• _Directions for this task_: Please change every "x axis" in the listing below to "horizontal axis", and leave everything else as it is.

• _Given data_:

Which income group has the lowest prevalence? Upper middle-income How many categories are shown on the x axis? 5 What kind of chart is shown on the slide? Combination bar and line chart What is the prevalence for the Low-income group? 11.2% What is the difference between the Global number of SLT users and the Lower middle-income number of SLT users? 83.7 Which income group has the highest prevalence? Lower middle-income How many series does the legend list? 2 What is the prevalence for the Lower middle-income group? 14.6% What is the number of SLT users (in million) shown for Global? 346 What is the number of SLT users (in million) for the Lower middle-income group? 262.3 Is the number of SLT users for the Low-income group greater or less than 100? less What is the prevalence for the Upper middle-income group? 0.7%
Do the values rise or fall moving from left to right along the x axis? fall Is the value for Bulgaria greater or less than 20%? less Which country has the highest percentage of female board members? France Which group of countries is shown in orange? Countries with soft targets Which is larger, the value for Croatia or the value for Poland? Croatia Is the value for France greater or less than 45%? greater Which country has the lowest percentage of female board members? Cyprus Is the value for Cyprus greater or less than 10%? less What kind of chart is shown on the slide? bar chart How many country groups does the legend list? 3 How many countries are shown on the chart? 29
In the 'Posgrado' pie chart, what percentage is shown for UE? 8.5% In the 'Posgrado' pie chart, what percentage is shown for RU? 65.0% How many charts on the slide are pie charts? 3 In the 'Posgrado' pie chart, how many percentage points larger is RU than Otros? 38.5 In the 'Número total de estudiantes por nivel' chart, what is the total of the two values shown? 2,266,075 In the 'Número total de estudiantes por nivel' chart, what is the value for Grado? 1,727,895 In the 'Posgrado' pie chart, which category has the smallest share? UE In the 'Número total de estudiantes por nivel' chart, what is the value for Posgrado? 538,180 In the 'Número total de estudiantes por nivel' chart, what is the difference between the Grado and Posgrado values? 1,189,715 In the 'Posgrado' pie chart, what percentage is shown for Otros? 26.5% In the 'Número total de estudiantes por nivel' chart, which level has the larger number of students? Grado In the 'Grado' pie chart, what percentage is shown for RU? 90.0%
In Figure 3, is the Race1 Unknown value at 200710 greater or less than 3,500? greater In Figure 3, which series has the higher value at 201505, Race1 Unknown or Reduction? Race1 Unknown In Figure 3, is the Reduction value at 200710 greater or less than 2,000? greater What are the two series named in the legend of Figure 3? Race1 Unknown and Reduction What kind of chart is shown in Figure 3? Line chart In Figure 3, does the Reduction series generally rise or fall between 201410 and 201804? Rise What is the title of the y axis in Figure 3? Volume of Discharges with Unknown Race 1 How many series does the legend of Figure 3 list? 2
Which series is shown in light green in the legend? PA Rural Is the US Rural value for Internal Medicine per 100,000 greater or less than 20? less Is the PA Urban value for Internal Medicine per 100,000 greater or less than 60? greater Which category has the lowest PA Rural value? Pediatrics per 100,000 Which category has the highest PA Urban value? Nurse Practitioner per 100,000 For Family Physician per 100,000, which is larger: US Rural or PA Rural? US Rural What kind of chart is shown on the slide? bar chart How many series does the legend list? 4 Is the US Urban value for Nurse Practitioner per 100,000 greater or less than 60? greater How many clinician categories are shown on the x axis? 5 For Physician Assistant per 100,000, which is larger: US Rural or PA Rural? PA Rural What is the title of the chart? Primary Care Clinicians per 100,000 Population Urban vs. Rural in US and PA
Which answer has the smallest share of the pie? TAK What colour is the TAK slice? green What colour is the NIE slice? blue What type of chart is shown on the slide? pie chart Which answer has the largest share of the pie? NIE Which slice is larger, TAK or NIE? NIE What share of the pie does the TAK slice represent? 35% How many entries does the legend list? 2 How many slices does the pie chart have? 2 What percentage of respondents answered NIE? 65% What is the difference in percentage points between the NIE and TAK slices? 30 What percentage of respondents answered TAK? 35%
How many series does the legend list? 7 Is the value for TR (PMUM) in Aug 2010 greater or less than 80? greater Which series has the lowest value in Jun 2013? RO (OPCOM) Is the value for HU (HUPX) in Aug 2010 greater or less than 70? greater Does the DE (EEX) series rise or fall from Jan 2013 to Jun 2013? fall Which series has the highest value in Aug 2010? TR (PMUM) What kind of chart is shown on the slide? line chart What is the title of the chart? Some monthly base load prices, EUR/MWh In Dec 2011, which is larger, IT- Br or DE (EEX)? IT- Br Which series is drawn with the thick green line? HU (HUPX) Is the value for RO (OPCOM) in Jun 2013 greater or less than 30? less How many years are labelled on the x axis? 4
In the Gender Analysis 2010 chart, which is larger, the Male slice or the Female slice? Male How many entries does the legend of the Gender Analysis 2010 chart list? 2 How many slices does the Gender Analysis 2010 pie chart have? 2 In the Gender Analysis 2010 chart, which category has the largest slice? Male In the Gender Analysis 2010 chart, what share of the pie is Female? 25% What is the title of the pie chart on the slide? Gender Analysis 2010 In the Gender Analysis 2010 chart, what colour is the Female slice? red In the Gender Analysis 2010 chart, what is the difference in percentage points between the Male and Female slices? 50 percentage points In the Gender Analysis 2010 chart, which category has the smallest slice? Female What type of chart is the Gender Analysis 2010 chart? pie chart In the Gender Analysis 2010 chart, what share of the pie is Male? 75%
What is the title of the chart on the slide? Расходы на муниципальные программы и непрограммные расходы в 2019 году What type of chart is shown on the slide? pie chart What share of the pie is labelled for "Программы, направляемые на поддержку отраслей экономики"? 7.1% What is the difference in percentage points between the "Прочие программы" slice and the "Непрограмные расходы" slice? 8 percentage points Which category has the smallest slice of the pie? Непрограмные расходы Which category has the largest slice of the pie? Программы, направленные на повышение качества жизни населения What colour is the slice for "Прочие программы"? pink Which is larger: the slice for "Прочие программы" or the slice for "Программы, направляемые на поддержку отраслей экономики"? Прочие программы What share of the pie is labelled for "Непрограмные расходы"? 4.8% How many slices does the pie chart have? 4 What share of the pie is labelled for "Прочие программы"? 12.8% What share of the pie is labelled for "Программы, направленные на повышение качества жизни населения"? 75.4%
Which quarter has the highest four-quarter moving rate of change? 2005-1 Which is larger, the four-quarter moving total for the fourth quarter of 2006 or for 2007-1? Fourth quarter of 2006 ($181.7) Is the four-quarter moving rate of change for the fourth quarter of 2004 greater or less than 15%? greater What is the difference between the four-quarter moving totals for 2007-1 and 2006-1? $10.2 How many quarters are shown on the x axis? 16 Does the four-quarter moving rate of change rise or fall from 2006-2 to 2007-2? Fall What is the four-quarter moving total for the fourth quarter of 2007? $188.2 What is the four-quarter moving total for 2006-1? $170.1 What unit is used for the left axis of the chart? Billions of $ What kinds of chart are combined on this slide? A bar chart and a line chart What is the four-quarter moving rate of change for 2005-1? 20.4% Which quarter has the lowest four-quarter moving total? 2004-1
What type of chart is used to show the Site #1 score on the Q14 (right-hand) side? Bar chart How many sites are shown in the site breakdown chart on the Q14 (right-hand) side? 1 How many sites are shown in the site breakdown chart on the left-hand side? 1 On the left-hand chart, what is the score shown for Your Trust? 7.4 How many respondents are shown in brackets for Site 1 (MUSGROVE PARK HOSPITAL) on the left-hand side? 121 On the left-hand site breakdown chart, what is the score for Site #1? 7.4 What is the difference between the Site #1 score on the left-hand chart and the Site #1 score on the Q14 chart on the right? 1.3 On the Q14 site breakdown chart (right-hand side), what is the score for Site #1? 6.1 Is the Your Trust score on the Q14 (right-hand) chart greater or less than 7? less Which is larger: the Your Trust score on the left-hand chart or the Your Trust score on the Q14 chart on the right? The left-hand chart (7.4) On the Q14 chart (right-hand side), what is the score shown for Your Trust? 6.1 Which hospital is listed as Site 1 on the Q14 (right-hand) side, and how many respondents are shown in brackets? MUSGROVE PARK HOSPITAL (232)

• _Answer area_:
Which income group has the lowest prevalence? Upper middle-income How many categories are shown on the horizontal axis? 5 What kind of chart is shown on the slide? Combination bar and line chart What is the prevalence for the Low-income group? 11.2% What is the difference between the Global number of SLT users and the Lower middle-income number of SLT users? 83.7 Which income group has the highest prevalence? Lower middle-income How many series does the legend list? 2 What is the prevalence for the Lower middle-income group? 14.6% What is the number of SLT users (in million) shown for Global? 346 What is the number of SLT users (in million) for the Lower middle-income group? 262.3 Is the number of SLT users for the Low-income group greater or less than 100? less What is the prevalence for the Upper middle-income group? 0.7%
Do the values rise or fall moving from left to right along the horizontal axis? fall Is the value for Bulgaria greater or less than 20%? less Which country has the highest percentage of female board members? France Which group of countries is shown in orange? Countries with soft targets Which is larger, the value for Croatia or the value for Poland? Croatia Is the value for France greater or less than 45%? greater Which country has the lowest percentage of female board members? Cyprus Is the value for Cyprus greater or less than 10%? less What kind of chart is shown on the slide? bar chart How many country groups does the legend list? 3 How many countries are shown on the chart? 29
In the 'Posgrado' pie chart, what percentage is shown for UE? 8.5% In the 'Posgrado' pie chart, what percentage is shown for RU? 65.0% How many charts on the slide are pie charts? 3 In the 'Posgrado' pie chart, how many percentage points larger is RU than Otros? 38.5 In the 'Número total de estudiantes por nivel' chart, what is the total of the two values shown? 2,266,075 In the 'Número total de estudiantes por nivel' chart, what is the value for Grado? 1,727,895 In the 'Posgrado' pie chart, which category has the smallest share? UE In the 'Número total de estudiantes por nivel' chart, what is the value for Posgrado? 538,180 In the 'Número total de estudiantes por nivel' chart, what is the difference between the Grado and Posgrado values? 1,189,715 In the 'Posgrado' pie chart, what percentage is shown for Otros? 26.5% In the 'Número total de estudiantes por nivel' chart, which level has the larger number of students? Grado In the 'Grado' pie chart, what percentage is shown for RU? 90.0%
In Figure 3, is the Race1 Unknown value at 200710 greater or less than 3,500? greater In Figure 3, which series has the higher value at 201505, Race1 Unknown or Reduction? Race1 Unknown In Figure 3, is the Reduction value at 200710 greater or less than 2,000? greater What are the two series named in the legend of Figure 3? Race1 Unknown and Reduction What kind of chart is shown in Figure 3? Line chart In Figure 3, does the Reduction series generally rise or fall between 201410 and 201804? Rise What is the title of the y axis in Figure 3? Volume of Discharges with Unknown Race 1 How many series does the legend of Figure 3 list? 2
Which series is shown in light green in the legend? PA Rural Is the US Rural value for Internal Medicine per 100,000 greater or less than 20? less Is the PA Urban value for Internal Medicine per 100,000 greater or less than 60? greater Which category has the lowest PA Rural value? Pediatrics per 100,000 Which category has the highest PA Urban value? Nurse Practitioner per 100,000 For Family Physician per 100,000, which is larger: US Rural or PA Rural? US Rural What kind of chart is shown on the slide? bar chart How many series does the legend list? 4 Is the US Urban value for Nurse Practitioner per 100,000 greater or less than 60? greater How many clinician categories are shown on the horizontal axis? 5 For Physician Assistant per 100,000, which is larger: US Rural or PA Rural? PA Rural What is the title of the chart? Primary Care Clinicians per 100,000 Population Urban vs. Rural in US and PA
Which answer has the smallest share of the pie? TAK What colour is the TAK slice? green What colour is the NIE slice? blue What type of chart is shown on the slide? pie chart Which answer has the largest share of the pie? NIE Which slice is larger, TAK or NIE? NIE What share of the pie does the TAK slice represent? 35% How many entries does the legend list? 2 How many slices does the pie chart have? 2 What percentage of respondents answered NIE? 65% What is the difference in percentage points between the NIE and TAK slices? 30 What percentage of respondents answered TAK? 35%
How many series does the legend list? 7 Is the value for TR (PMUM) in Aug 2010 greater or less than 80? greater Which series has the lowest value in Jun 2013? RO (OPCOM) Is the value for HU (HUPX) in Aug 2010 greater or less than 70? greater Does the DE (EEX) series rise or fall from Jan 2013 to Jun 2013? fall Which series has the highest value in Aug 2010? TR (PMUM) What kind of chart is shown on the slide? line chart What is the title of the chart? Some monthly base load prices, EUR/MWh In Dec 2011, which is larger, IT- Br or DE (EEX)? IT- Br Which series is drawn with the thick green line? HU (HUPX) Is the value for RO (OPCOM) in Jun 2013 greater or less than 30? less How many years are labelled on the horizontal axis? 4
In the Gender Analysis 2010 chart, which is larger, the Male slice or the Female slice? Male How many entries does the legend of the Gender Analysis 2010 chart list? 2 How many slices does the Gender Analysis 2010 pie chart have? 2 In the Gender Analysis 2010 chart, which category has the largest slice? Male In the Gender Analysis 2010 chart, what share of the pie is Female? 25% What is the title of the pie chart on the slide? Gender Analysis 2010 In the Gender Analysis 2010 chart, what colour is the Female slice? red In the Gender Analysis 2010 chart, what is the difference in percentage points between the Male and Female slices? 50 percentage points In the Gender Analysis 2010 chart, which category has the smallest slice? Female What type of chart is the Gender Analysis 2010 chart? pie chart In the Gender Analysis 2010 chart, what share of the pie is Male? 75%
What is the title of the chart on the slide? Расходы на муниципальные программы и непрограммные расходы в 2019 году What type of chart is shown on the slide? pie chart What share of the pie is labelled for "Программы, направляемые на поддержку отраслей экономики"? 7.1% What is the difference in percentage points between the "Прочие программы" slice and the "Непрограмные расходы" slice? 8 percentage points Which category has the smallest slice of the pie? Непрограмные расходы Which category has the largest slice of the pie? Программы, направленные на повышение качества жизни населения What colour is the slice for "Прочие программы"? pink Which is larger: the slice for "Прочие программы" or the slice for "Программы, направляемые на поддержку отраслей экономики"? Прочие программы What share of the pie is labelled for "Непрограмные расходы"? 4.8% How many slices does the pie chart have? 4 What share of the pie is labelled for "Прочие программы"? 12.8% What share of the pie is labelled for "Программы, направленные на повышение качества жизни населения"? 75.4%
Which quarter has the highest four-quarter moving rate of change? 2005-1 Which is larger, the four-quarter moving total for the fourth quarter of 2006 or for 2007-1? Fourth quarter of 2006 ($181.7) Is the four-quarter moving rate of change for the fourth quarter of 2004 greater or less than 15%? greater What is the difference between the four-quarter moving totals for 2007-1 and 2006-1? $10.2 How many quarters are shown on the horizontal axis? 16 Does the four-quarter moving rate of change rise or fall from 2006-2 to 2007-2? Fall What is the four-quarter moving total for the fourth quarter of 2007? $188.2 What is the four-quarter moving total for 2006-1? $170.1 What unit is used for the left axis of the chart? Billions of $ What kinds of chart are combined on this slide? A bar chart and a line chart What is the four-quarter moving rate of change for 2005-1? 20.4% Which quarter has the lowest four-quarter moving total? 2004-1
What type of chart is used to show the Site #1 score on the Q14 (right-hand) side? Bar chart How many sites are shown in the site breakdown chart on the Q14 (right-hand) side? 1 How many sites are shown in the site breakdown chart on the left-hand side? 1 On the left-hand chart, what is the score shown for Your Trust? 7.4 How many respondents are shown in brackets for Site 1 (MUSGROVE PARK HOSPITAL) on the left-hand side? 121 On the left-hand site breakdown chart, what is the score for Site #1? 7.4 What is the difference between the Site #1 score on the left-hand chart and the Site #1 score on the Q14 chart on the right? 1.3 On the Q14 site breakdown chart (right-hand side), what is the score for Site #1? 6.1 Is the Your Trust score on the Q14 (right-hand) chart greater or less than 7? less Which is larger: the Your Trust score on the left-hand chart or the Your Trust score on the Q14 chart on the right? The left-hand chart (7.4) On the Q14 chart (right-hand side), what is the score shown for Your Trust? 6.1 Which hospital is listed as Site 1 on the Q14 (right-hand) side, and how many respondents are shown in brackets? MUSGROVE PARK HOSPITAL (232)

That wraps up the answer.